If only one of the limits is infinite, we use the substitutions \(x = a + (1-t)/t\) and \(x = b - (1-t)/t\) resulting in

\[ \int_{a}^{\infty} \mathrm{d}x f(x) = \int_0^1 \mathrm{d}t \frac{f(a+(1-t)/t)}{t^2} \]

and

\[ \int_{-\infty}^{b} \mathrm{d}x f(x) = \int_0^1 \mathrm{d}t \frac{f(b-(1-t)/t)}{t^2} \]

For the C++ template class aggregation is used instead of inheritance, allowing to easily specify the limits:

template<class T> 
class transform_infinite: public Numer::Func {
private:
    T func;
    double lower;
    double upper;
public:
    transform_infinite(T _func, double _lower, double _upper) : 
                      func(_func), lower(_lower), upper(_upper) {}

    double operator() (const double& t) const {
        double x = (1 - t) / t;
        bool upper_finite = (upper <  std::numeric_limits<double>::infinity());
        bool lower_finite = (lower > -std::numeric_limits<double>::infinity());
        if (upper_finite && lower_finite) {
            Rcpp::stop("At least on limit must be infinite.");
        } else if (lower_finite) {
            return func(lower + x) / pow(t, 2);
        } else if (upper_finite) {
            return func(upper - x) / pow(t, 2);
        } else {
            return (func(x) + func(-x)) / pow(t, 2);
        }
    }
};

Finally we need a wrapper function for Numer::integrate which checks if both limits are finite or not:

using Numer::Integrator;
template<class T>
double integrate(const T& f, double lower, double upper,
                 double& err_est, int& err_code,
                 const int subdiv = 100, const double& eps_abs = 1e-8, const double& eps_rel = 1e-6,
                 const Integrator<double>::QuadratureRule rule = Integrator<double>::GaussKronrod41) {
    
    if (upper == lower) {
        err_est = 0.0;
        err_code = 0;
        return 0.0;
    }
    if (std::abs(upper) < std::numeric_limits<double>::infinity() && 
        std::abs(lower) < std::numeric_limits<double>::infinity()) {
        return Numer::integrate(f, lower, upper, err_est, err_code, subdiv, eps_abs, eps_rel, rule);
    } else {
        double sign = 1.0;
        if (upper < lower) {
            std::swap(upper, lower);
            sign = -1.0;
        }
        transform_infinite<T> g(f, lower, upper);
        return sign * Numer::integrate(g, 0.0, 1.0, err_est, err_code, subdiv, eps_abs, eps_rel, rule);
    }
}

If both limits are finite, Numer::integrate is used directly. Otherwise the function is transformed and Numer::integrate is used with adjusted range. In addition, it is first checked that the upper limit is actually larger than the lower limit. If this is not the case, one of the properties of integration is used to swap the limits and change the sign:

\[ \int_{a}^{b} \mathrm{d}x f(x) = -\int_{b}^{a} \mathrm{d}x f(x) \]

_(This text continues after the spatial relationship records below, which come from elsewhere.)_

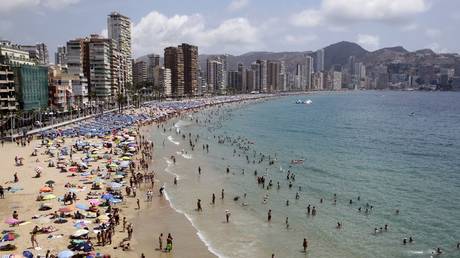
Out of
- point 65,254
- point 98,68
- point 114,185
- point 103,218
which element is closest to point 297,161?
point 114,185

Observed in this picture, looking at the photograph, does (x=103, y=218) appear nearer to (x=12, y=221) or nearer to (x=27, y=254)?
(x=12, y=221)

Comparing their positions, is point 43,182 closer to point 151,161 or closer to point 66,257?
point 151,161

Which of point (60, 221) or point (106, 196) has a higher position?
point (106, 196)

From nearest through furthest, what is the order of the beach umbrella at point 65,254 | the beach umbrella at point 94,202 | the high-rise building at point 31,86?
the beach umbrella at point 65,254, the beach umbrella at point 94,202, the high-rise building at point 31,86

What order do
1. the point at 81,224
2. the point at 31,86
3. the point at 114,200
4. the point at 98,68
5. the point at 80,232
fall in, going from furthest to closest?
the point at 98,68 → the point at 31,86 → the point at 114,200 → the point at 81,224 → the point at 80,232

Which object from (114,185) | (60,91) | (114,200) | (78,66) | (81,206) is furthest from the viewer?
(78,66)

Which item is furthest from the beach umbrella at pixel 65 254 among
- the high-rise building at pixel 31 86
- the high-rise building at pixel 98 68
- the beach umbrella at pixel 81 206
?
the high-rise building at pixel 98 68

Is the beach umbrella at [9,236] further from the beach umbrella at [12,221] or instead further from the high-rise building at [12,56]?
the high-rise building at [12,56]

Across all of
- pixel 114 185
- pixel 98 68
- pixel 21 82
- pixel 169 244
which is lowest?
pixel 169 244

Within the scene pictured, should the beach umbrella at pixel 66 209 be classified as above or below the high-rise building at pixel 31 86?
below

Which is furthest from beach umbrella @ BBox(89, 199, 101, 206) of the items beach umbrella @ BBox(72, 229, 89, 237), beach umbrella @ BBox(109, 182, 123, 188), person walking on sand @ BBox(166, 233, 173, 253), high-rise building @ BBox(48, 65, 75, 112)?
high-rise building @ BBox(48, 65, 75, 112)

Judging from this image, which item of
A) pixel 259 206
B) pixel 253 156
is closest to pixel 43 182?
pixel 259 206
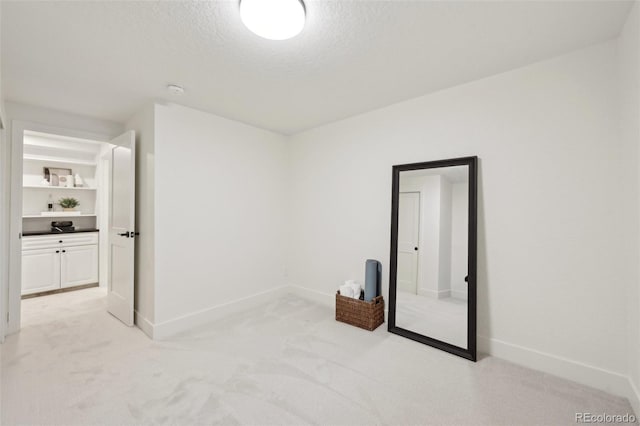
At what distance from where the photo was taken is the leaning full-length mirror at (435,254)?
243 cm

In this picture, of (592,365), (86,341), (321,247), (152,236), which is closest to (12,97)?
(152,236)

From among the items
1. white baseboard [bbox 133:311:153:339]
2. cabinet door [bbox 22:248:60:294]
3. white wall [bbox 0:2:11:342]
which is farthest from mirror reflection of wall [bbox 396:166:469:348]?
cabinet door [bbox 22:248:60:294]

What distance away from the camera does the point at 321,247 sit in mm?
3748

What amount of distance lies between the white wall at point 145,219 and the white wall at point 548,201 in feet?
8.46

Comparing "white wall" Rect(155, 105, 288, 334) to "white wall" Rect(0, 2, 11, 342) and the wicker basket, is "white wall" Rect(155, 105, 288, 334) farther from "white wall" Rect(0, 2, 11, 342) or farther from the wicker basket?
"white wall" Rect(0, 2, 11, 342)

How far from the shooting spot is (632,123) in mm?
1650

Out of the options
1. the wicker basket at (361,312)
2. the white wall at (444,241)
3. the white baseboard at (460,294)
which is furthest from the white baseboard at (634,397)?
the wicker basket at (361,312)

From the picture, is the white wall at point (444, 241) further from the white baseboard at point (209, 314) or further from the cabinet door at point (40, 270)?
the cabinet door at point (40, 270)

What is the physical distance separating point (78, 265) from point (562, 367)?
6.13 meters

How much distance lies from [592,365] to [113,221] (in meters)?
4.76

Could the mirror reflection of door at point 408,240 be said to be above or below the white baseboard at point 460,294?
above

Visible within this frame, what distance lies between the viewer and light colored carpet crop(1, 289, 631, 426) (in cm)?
170

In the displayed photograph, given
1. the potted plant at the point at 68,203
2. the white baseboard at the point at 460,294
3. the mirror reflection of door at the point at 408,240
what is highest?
the potted plant at the point at 68,203

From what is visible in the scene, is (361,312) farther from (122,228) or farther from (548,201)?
(122,228)
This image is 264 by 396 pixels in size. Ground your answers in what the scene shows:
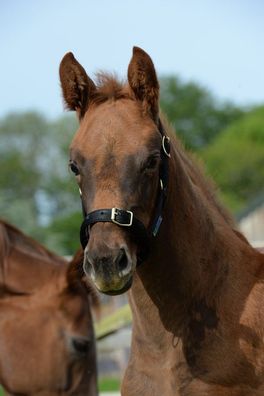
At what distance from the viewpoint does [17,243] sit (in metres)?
7.70

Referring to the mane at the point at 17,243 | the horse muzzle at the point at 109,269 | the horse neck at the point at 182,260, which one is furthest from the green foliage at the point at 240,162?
the horse muzzle at the point at 109,269

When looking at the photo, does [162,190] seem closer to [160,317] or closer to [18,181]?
[160,317]

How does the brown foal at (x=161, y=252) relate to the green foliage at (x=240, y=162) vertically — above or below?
above

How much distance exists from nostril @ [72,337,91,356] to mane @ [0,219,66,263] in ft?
2.91

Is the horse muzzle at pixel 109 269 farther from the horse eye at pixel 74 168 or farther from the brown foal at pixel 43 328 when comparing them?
the brown foal at pixel 43 328

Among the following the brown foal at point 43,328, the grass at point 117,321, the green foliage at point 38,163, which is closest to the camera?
the brown foal at point 43,328

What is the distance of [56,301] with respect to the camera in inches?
289

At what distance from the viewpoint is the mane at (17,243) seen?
752cm

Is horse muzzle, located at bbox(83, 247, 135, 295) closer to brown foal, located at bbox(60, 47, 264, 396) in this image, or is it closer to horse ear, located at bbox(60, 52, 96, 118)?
brown foal, located at bbox(60, 47, 264, 396)

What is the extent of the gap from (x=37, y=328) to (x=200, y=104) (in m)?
75.4

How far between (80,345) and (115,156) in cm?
351

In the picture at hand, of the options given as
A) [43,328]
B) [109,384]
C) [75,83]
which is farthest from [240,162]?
[75,83]

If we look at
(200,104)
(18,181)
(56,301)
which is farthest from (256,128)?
(56,301)

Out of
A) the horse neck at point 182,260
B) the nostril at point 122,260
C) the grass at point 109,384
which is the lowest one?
the grass at point 109,384
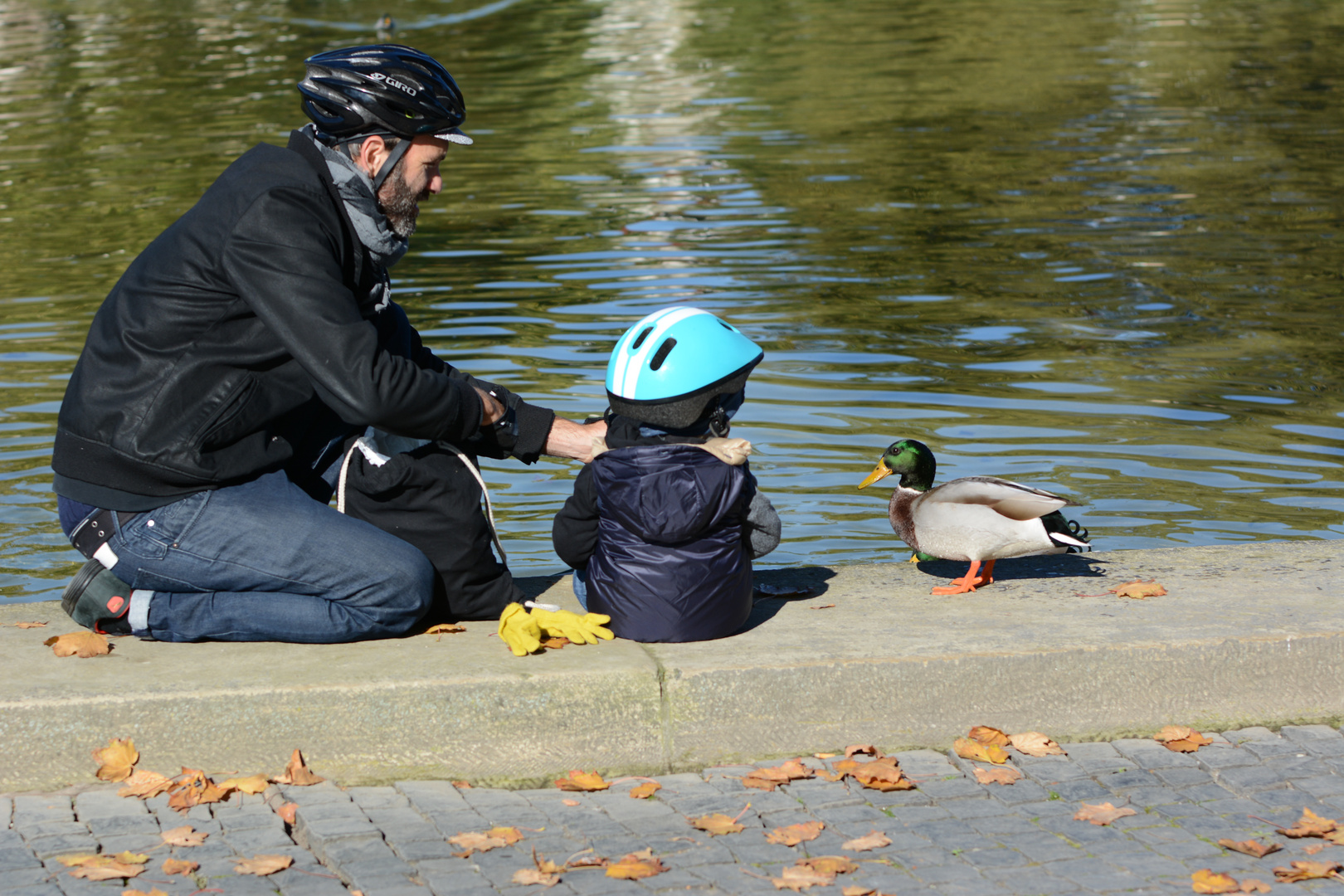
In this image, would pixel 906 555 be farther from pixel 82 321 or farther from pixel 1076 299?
pixel 82 321

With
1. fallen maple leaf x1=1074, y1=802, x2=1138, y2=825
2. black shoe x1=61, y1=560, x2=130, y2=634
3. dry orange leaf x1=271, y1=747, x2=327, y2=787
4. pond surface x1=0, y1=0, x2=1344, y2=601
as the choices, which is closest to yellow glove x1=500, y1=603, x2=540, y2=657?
dry orange leaf x1=271, y1=747, x2=327, y2=787

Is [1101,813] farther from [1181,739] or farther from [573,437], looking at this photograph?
[573,437]

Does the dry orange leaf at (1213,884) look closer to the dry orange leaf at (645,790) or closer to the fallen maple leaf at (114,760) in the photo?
the dry orange leaf at (645,790)

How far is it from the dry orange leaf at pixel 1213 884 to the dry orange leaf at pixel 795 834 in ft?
3.12

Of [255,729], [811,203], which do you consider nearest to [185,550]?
[255,729]

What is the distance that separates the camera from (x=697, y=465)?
16.2ft

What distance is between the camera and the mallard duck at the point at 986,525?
18.1 feet

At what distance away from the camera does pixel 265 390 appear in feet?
16.0

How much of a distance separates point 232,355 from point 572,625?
52.2 inches

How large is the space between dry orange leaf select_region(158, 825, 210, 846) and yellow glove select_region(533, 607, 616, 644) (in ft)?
4.06

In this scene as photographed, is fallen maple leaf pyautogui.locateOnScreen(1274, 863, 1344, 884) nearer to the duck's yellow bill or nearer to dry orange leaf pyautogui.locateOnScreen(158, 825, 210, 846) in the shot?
the duck's yellow bill

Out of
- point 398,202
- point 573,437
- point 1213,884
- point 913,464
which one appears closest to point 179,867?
point 573,437

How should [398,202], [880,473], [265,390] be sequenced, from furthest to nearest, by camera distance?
[880,473]
[398,202]
[265,390]

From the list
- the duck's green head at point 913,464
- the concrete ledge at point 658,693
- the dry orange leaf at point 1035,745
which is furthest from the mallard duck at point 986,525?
the dry orange leaf at point 1035,745
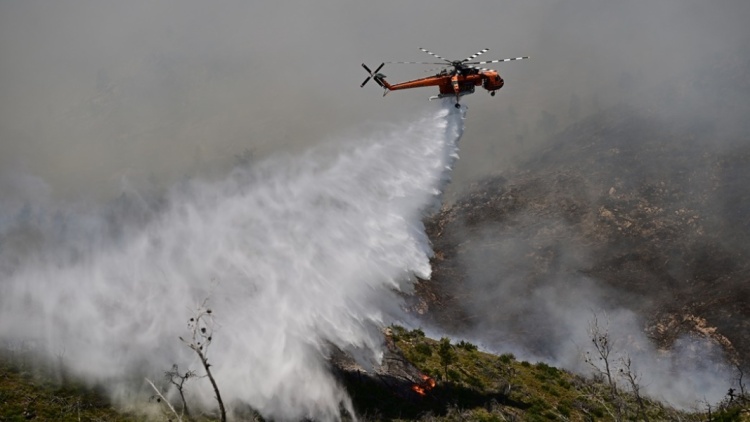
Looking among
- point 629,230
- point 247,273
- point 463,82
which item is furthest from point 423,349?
point 629,230

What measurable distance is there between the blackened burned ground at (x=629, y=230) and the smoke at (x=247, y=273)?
2247 inches

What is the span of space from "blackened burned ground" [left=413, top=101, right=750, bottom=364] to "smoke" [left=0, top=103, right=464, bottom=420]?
57.1m

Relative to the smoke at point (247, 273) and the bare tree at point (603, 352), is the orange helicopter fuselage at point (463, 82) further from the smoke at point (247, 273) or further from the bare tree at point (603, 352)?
the bare tree at point (603, 352)

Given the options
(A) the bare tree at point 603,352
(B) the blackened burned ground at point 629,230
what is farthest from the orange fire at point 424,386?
(B) the blackened burned ground at point 629,230

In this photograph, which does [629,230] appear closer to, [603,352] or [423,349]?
[423,349]

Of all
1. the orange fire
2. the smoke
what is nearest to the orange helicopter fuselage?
the smoke

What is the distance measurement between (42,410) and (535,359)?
68.8m

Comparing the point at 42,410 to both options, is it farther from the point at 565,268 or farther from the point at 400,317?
the point at 565,268

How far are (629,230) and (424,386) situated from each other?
8486 centimetres

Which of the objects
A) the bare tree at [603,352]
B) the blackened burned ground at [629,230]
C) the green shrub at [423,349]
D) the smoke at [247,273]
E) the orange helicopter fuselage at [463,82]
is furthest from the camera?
the blackened burned ground at [629,230]

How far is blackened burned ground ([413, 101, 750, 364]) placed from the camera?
271 ft

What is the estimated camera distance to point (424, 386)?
32188mm

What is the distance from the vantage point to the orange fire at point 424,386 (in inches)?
1244

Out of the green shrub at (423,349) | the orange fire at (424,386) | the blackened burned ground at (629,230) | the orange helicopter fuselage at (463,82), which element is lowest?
the orange fire at (424,386)
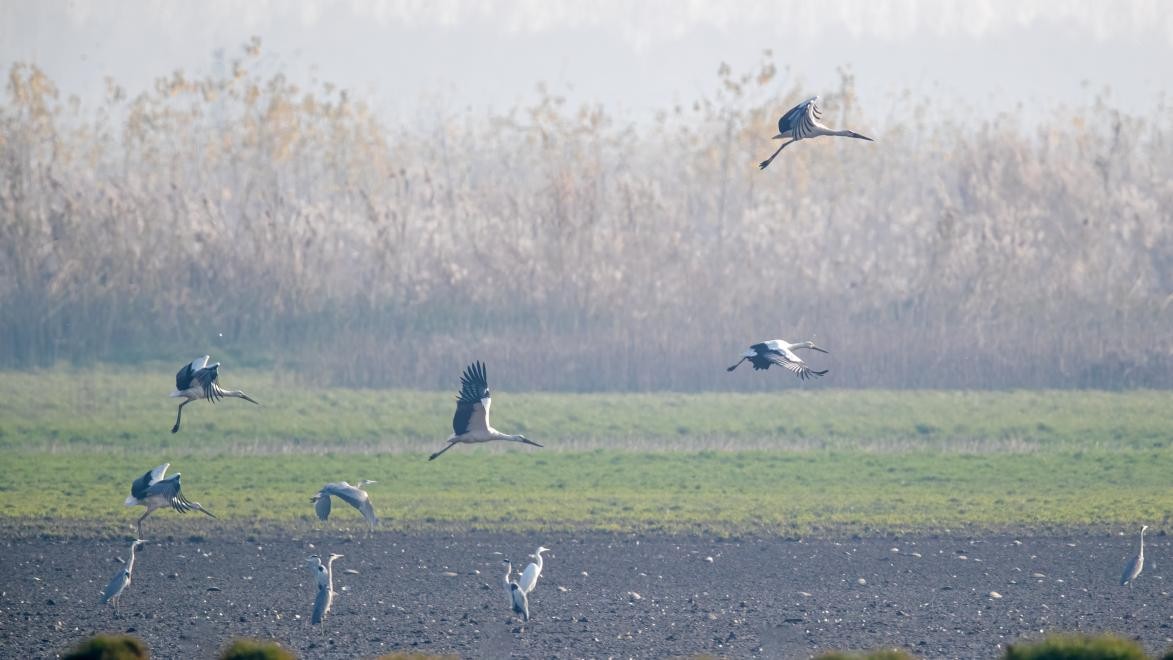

Thereby we get the correct result even when the limits have been exchanged:

rbind(
  integrate_exp4(4,    3, Inf),
  integrate_exp4(4,  Inf,   3)
)
        result        error
[1,]  1.990328 4.250105e-11
[2,] -1.990328 4.250105e-11

In the end we needed on template class and one template function, which could be put into a separate header file, to generalize Numer::integrate for integration over an infinite interval.